* Data listing:
━━━━━━━━━━━━━━━━
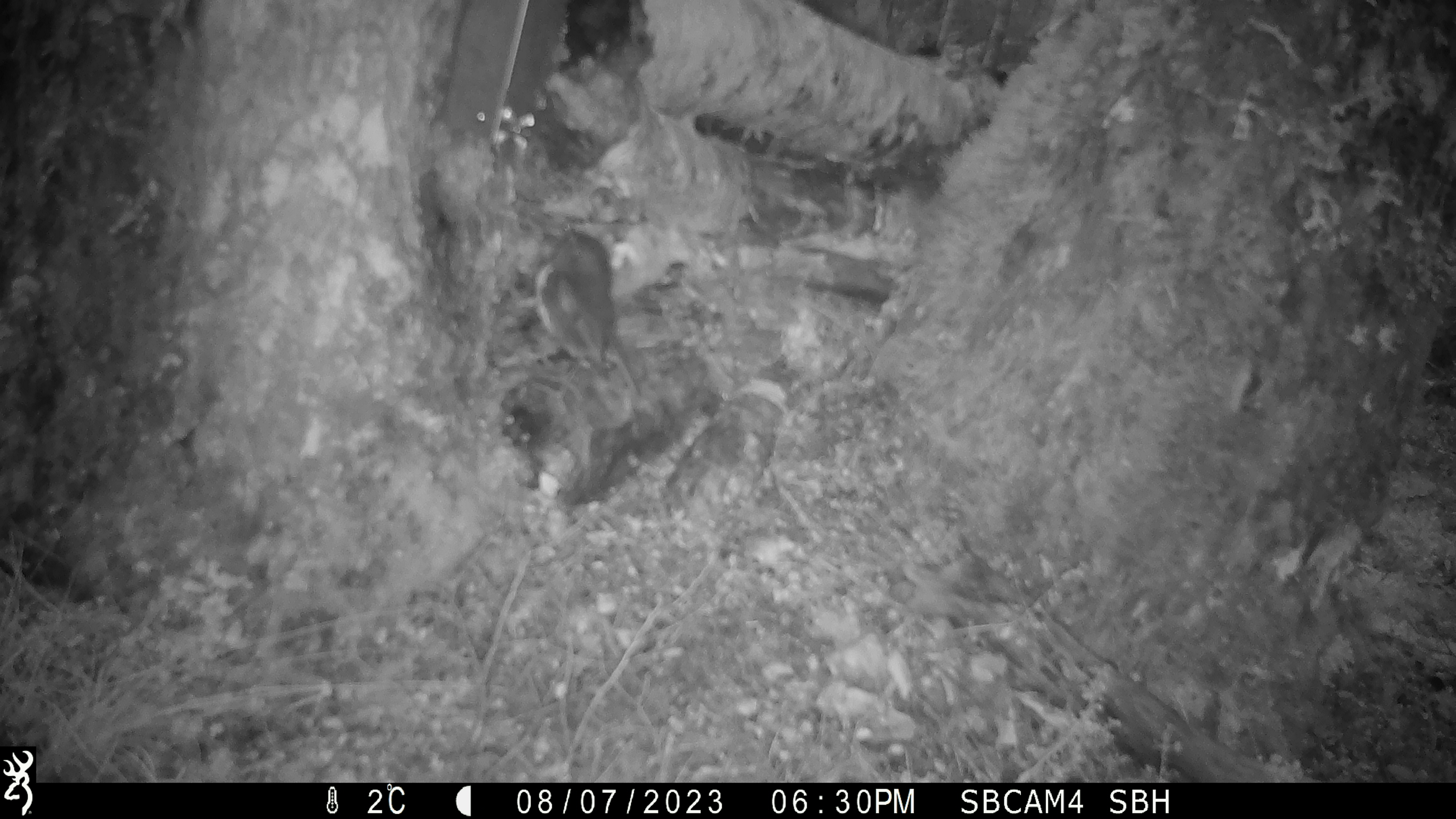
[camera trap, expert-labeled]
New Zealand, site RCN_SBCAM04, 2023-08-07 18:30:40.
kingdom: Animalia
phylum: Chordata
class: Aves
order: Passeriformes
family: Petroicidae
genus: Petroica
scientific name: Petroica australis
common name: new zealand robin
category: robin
━━━━━━━━━━━━━━━━
* Problem statement: Please set down every line of the data above precisely, dropping the images.

* Answer to this exercise:
[camera trap, expert-labeled]
New Zealand, site RCN_SBCAM04, 2023-08-07 18:30:40.
kingdom: Animalia
phylum: Chordata
class: Aves
order: Passeriformes
family: Petroicidae
genus: Petroica
scientific name: Petroica australis
common name: new zealand robin
category: robin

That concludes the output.